Primary and recurrent ovarian cancer array (7).

Chemo-sensitive and chemo-resistant ovarian cancer array (GSM36719).

£

Drug-sensitive and drug-resistant ovarian cancer cell line array (GSM93732).

*

Folds of increase of expression in either receurrent (array 1), chemo-resistant cancer (array 2), or drug-resistant ovarian cancer cell line (array 3).

Notably, there are a group of genes that demonstrated consistent and high levels of differential expression in the three array analyses. The genes that showed significantly elevated expression in resistant/recurrent samples of all three microarray experiments are listed in Table 1. There are three genes (CCNA1, TGM2, and PEA15) that showed the highest levels of overexpression and have been described for being related to tumorigenesis and drug resistance. Transgenic mice overexpressing cyclin A1 (CCNA1) had been reported to have a higher frequency of developing acute myeloid leukemia (9); the transamidase activity of transglutaminase II (TGM2) has been reported for the protection of cancer cells against doxorubicin- and cisplatin-induced apoptosis (10); over-expression of PEA-15 was reported in human malignant glioma cells to suppress TNF-induced apoptosis (11). Hence, these three genes were chosen for further validation.
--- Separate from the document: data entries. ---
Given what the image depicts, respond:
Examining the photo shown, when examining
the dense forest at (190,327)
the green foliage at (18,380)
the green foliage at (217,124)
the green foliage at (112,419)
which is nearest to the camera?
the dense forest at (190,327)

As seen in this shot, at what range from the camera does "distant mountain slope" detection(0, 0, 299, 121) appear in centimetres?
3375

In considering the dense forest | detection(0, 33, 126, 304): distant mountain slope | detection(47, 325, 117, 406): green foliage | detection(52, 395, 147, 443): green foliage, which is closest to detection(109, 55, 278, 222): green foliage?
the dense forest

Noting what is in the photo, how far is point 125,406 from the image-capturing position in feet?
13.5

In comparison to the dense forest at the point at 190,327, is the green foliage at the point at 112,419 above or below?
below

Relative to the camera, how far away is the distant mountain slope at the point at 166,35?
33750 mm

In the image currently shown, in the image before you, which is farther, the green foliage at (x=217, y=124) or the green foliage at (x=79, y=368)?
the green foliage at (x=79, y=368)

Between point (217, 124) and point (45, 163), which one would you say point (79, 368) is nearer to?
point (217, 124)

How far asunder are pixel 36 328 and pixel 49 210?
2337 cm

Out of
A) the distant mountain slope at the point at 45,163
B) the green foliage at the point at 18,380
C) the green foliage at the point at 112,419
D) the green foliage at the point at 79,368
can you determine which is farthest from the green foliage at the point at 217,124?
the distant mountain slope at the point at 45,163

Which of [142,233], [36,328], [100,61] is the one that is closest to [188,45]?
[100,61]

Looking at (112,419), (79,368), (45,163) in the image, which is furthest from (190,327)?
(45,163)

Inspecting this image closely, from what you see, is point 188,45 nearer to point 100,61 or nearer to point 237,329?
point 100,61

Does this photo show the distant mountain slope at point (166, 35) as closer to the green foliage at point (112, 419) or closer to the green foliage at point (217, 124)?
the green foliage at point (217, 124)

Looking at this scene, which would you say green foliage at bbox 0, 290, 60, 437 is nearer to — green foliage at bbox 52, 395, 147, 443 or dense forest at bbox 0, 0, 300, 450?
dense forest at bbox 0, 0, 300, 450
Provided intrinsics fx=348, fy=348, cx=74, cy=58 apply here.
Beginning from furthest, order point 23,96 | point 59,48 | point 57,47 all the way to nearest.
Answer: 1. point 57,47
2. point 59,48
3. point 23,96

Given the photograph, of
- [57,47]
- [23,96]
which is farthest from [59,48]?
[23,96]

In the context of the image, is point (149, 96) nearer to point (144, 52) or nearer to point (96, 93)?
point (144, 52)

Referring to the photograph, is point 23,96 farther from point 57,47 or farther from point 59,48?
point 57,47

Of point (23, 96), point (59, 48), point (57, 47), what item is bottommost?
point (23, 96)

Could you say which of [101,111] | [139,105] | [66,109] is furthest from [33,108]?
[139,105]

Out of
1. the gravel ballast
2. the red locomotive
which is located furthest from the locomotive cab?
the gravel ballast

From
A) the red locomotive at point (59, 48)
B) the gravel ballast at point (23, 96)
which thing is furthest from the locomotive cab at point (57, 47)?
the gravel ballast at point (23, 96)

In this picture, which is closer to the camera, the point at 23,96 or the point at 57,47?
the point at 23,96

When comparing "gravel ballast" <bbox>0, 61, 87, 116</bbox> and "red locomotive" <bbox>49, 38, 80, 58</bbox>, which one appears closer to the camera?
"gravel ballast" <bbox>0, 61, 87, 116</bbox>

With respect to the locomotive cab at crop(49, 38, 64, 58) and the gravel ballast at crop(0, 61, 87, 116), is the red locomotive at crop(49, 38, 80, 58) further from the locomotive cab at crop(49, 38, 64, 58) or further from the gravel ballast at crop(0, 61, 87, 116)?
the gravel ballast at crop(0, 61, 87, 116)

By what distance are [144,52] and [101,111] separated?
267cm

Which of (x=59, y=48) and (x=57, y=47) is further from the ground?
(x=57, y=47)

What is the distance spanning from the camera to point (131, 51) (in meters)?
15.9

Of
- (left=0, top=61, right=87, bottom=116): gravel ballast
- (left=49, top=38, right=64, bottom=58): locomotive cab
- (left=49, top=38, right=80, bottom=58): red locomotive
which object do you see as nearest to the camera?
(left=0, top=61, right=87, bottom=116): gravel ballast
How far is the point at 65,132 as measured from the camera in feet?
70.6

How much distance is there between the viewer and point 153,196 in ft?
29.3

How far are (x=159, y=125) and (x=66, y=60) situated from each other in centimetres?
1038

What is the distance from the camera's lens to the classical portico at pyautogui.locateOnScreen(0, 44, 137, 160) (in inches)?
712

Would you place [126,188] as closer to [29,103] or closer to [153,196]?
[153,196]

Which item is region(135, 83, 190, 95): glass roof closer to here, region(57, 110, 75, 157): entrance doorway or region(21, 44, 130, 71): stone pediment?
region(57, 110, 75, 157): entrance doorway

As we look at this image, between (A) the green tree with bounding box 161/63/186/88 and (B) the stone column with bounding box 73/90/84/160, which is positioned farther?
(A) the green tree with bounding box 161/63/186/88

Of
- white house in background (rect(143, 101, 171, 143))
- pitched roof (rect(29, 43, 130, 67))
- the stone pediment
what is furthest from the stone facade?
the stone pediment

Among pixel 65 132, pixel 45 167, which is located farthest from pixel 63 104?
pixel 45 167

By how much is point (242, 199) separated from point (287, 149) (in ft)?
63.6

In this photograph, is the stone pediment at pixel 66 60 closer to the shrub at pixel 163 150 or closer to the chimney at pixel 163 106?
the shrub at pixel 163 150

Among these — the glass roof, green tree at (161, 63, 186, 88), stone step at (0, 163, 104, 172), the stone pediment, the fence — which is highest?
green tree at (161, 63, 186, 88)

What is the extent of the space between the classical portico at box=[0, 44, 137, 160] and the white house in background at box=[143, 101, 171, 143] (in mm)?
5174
Correlation studies of gene expression levels and drug responses

The expression levels of the three selected candidate genes were determined in a panel of 24 ovarian cancer cell lines by quantitative real-time PCR analysis. The histological subtype distribution of the 24 cell lines are listed in Table S1. The correlation statistics between gene expression and sensitivity of the cell lines to eight antioneoplastic agents are shown in Table 2. The cyclin A1 transcript levels were positively correlated with resistance to paclitaxel (P = 0.038), doxorubicin (P = 0.027), and 5-fluorouracil (P = 0.008). In addition, in a study of cyclin A1 expression in a panel of archived tumor samples with known relapse time (7), there was a significant negative correlation between cyclin A1 expression and relapse time of patients (r=−0.544, P = 0.045) (Figure 1A). Immunohistochemical staining with cyclin A1 antibody also showed that the tumors with short relapse time exhibited higher cyclin A1 staining than those with longer relapse time (Figure S1, A and B). To further confirm the correlation, we performed immunohistochemistry on an independent panel of 21 tumor tissues as described in Materials and Methods. In this validation set of samples, there was a significant negative correlation between cyclin A1 protein expression and relapse time of patients (r=−0.448, P = 0.011) (Figure 1B). Kaplan-Meier plot of the overall survival of patients according to cyclin A1 expression showed that the patients with high level of cyclin A1 expression had a significantly worse outcome (P = 0.007) (Figure 1C). Interestingly, the immunohistochemical staining using two different antibodies also showed that cyclin A1 protein was localized in both the nucleus and cytoplasm of the cells (Figure S1). Both qPCR and immunhistochemistry results showed that cyclin A1 appeared to be the most significant gene in our analysis and was chosen for further characterization.

Table 2.

Correlations between the expression levels of 3 candidate genes in 24 ovarian cancer cell lines and the IC50 of 8 anti-cancer agents

CCNA1 TGM2 PEA15
Paclitaxel 0.43 (P = 0.038*) § 0.33 (P = 0.10) § 0.19 (P = 0.37) §
Doxorubicin 0.45 (P = 0.027*) 0.02 (P = 0.93) 0.05 (P = 0.80)
5-Fluorouracil 0.53 (P = 0.008*) 0.21 (P = 0.32) −0.06 (P = 0.78)
Carboplatin 0.09 (P = 0.69) 0.20 (P = 0.33) 0.14 (P = 0.49)
Cisplatin −0.03 (P = 0.88) 0.09 (P = 0.68) 0.03 (P = 0.87)
Etoposide 0.29 (P = 0.18) 0.20 (P = 0.35) 0.04 (P = 0.85)
Topotecan 0.20 (P = 0.36) −0.03 (P = 0.88) −0.06 (P = 0.80)
Camptothecin 0.19 (P = 0.37) 0.04 (P = 0.84) 0.006 (P = 0.98)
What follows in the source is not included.